Do You Know What A Buyer Really Wants With Your CV?
Here’s a situation I was party to recently.
Drafting the finalities of a Proposal. Surprisingly then asked by the ‘client collator’ to submit a CV. As is the modern way, it was via a sentence of terse text.
The inexperienced seller grasps hold of such a bone. They rush to comply, hurriedly crafting what they consider the ‘perfect’ response. In this specific case, a stunning resumé.
Sometimes, you get asked for such as part of a formal tender response.
You should already know what works for you here.
It reminded me of my youthful cubrep days.
For a Prop or two in my early days I was asked out of the blue to add one-pager profiles of all the sales and install team in just this way. Standard docs existed for each person to slot in for just such occasion, but I never liked their format.
You should never blindly follow this path though.
When asked for this info without warning, it should ring alarm bells for you.
In the worst case, I found that someone, somewhere is not happy with something. Even in the best case – perhaps where it’s part of an official ITT (invitation to tender) procedure – it reveals there’s a potential hazardous factor at play you need to fully understand which you currently do not.
In this recent scenario, I recommended to the writer a reply that chirpily became;
“you’re kidding, who’s not comfortable with me?!”
A flurry of messages later, it was clear that the requester was pretty much following a business-case-for-dummies style template, was possibly shielding important, relevant buying detail, and couldn’t be bothered to do the graft themselves. All telling findings in the context of the bid.

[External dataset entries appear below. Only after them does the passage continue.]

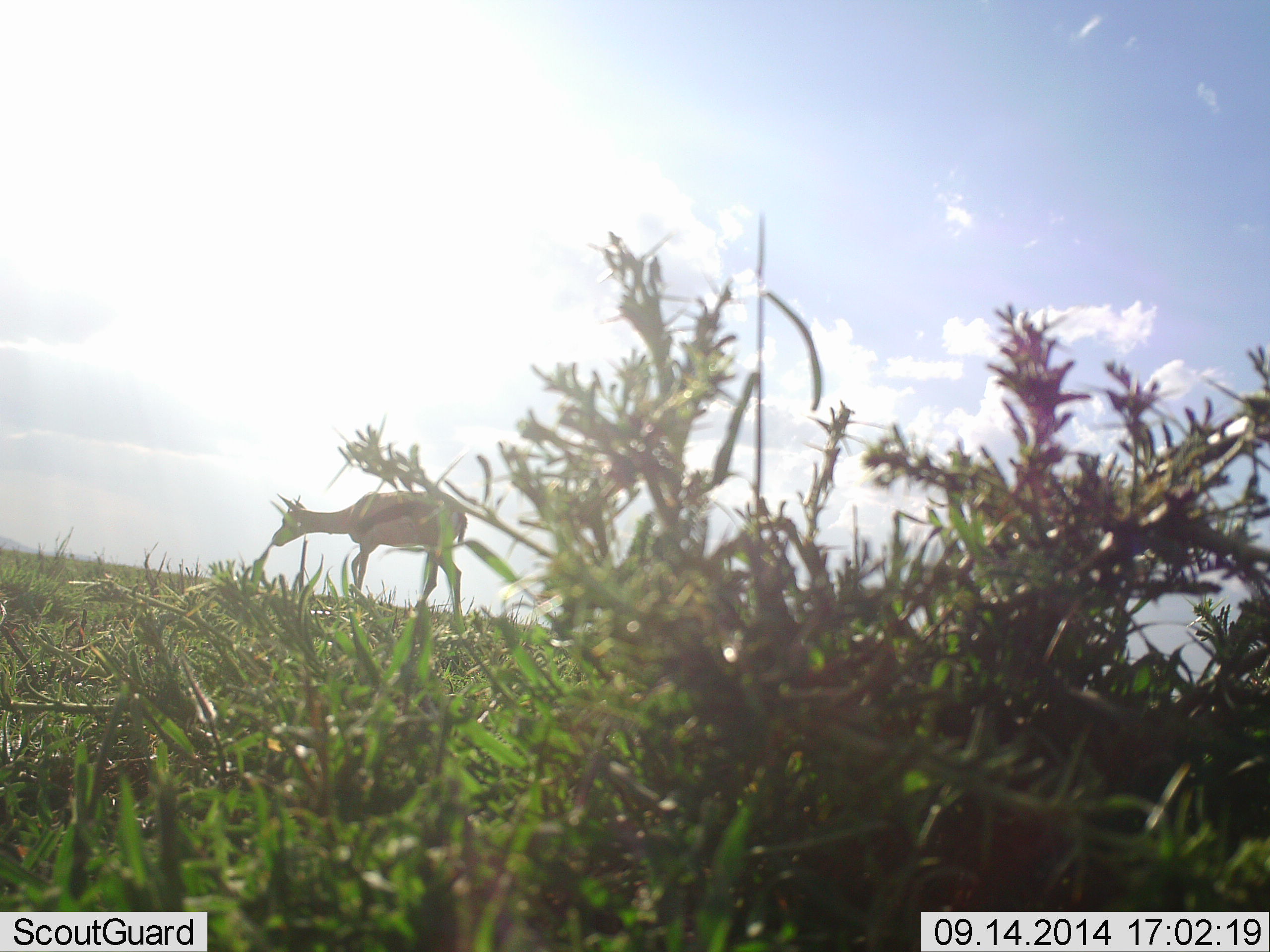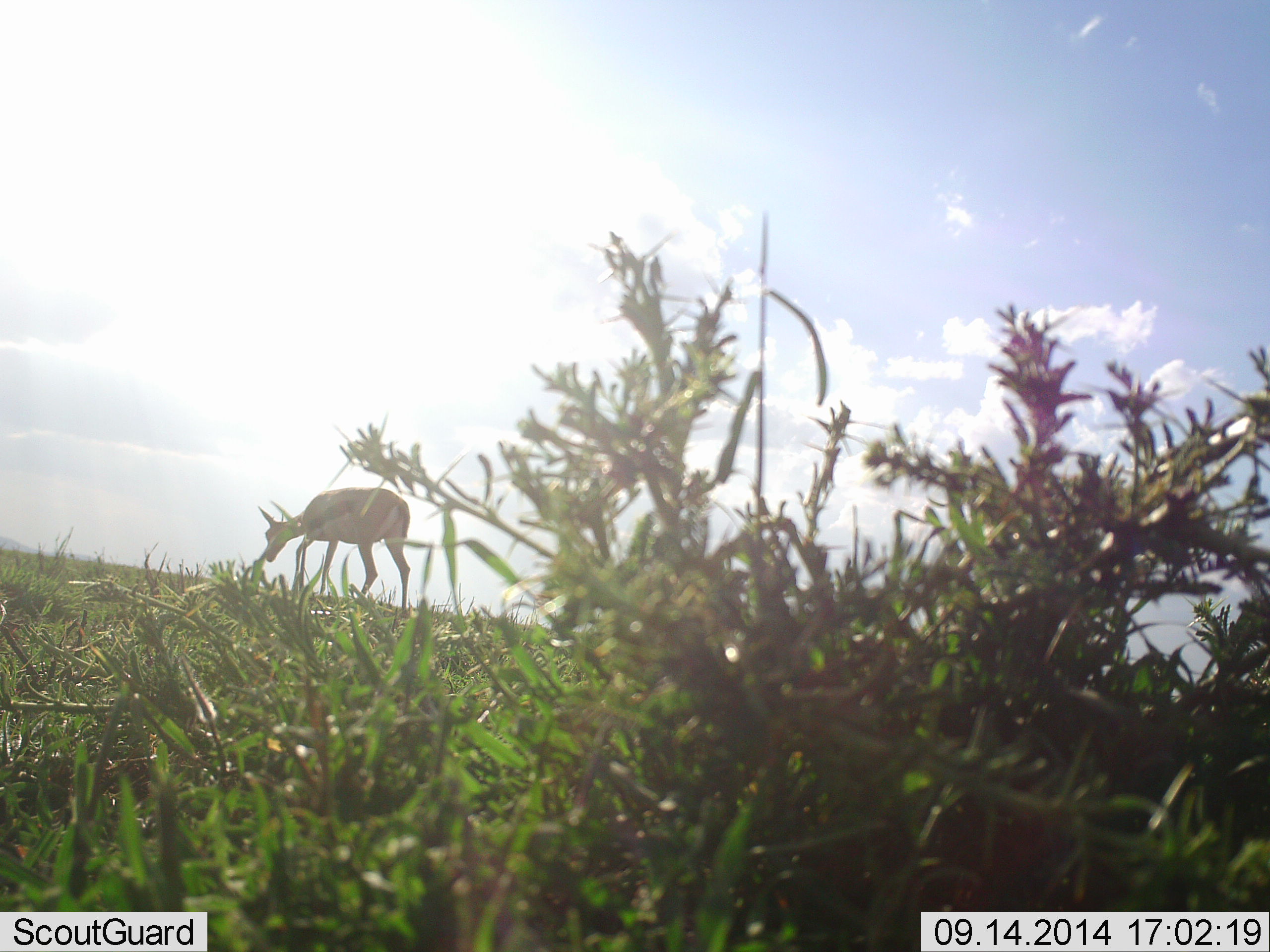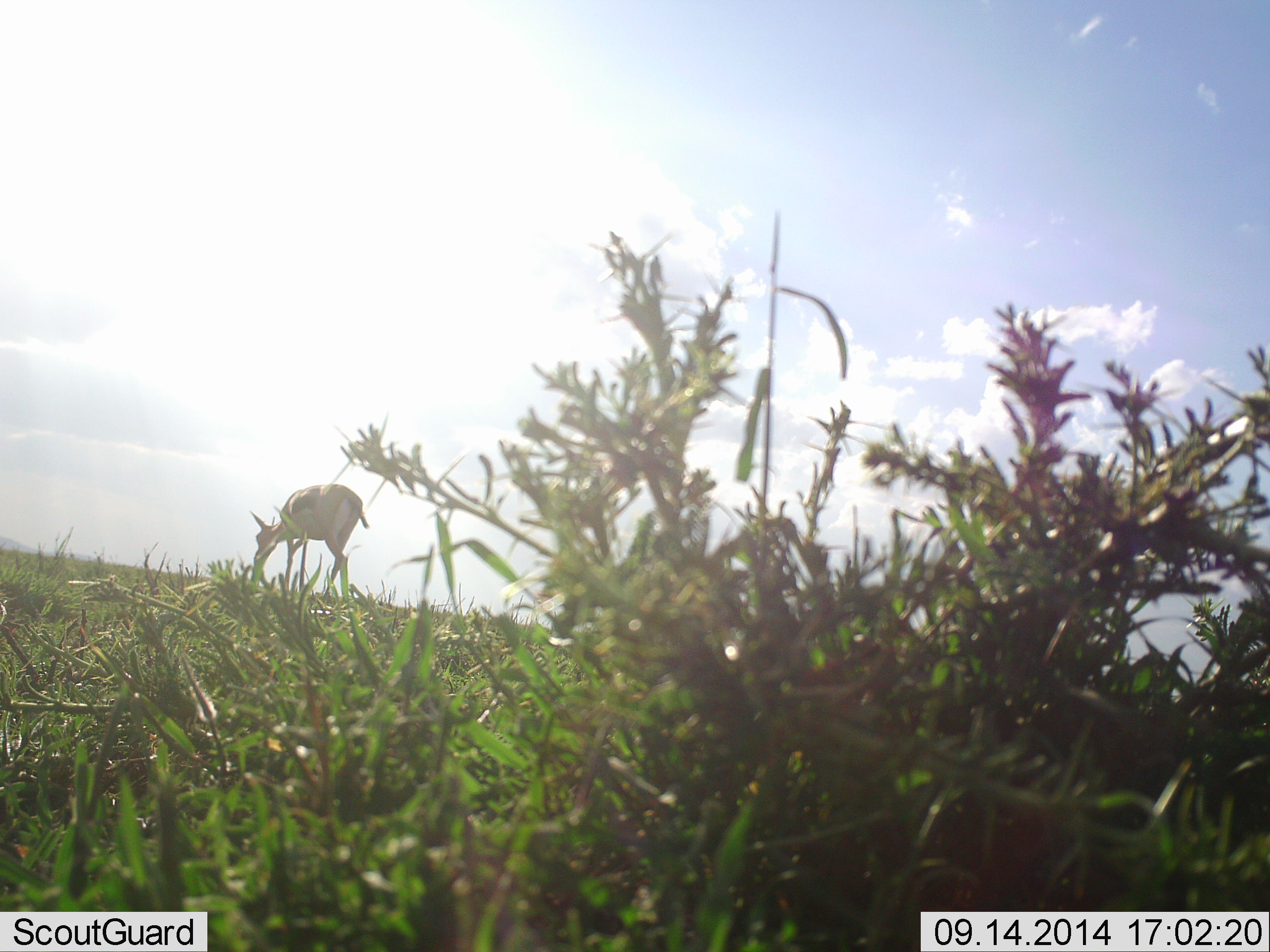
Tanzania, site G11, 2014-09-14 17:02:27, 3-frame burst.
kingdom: Animalia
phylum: Chordata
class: Mammalia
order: Artiodactyla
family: Bovidae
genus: Eudorcas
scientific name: Eudorcas thomsonii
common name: thomson's gazelle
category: gazellethomsons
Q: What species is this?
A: Gazellethomsons (thomson's gazelle) (Eudorcas thomsonii).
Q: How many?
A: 1.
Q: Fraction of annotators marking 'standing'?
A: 0%.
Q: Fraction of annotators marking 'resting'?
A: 0%.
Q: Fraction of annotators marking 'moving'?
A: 50%.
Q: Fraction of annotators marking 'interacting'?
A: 10%.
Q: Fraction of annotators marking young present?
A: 0%.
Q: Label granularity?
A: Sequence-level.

Salespeople will strain to suggest their resource is a tight, close match to the desired expert of a prospect’s dream colleague.
So are you certain of what track record and traits such a wondrous person would exhibit?
Alerting your prospect formally to the outstanding calibre of your people they’d be working with is a winning idea. Yet top-trump-card, boilerplated LinkedIn-aping CVs are a lazy, misleading, redundant buying device anyway.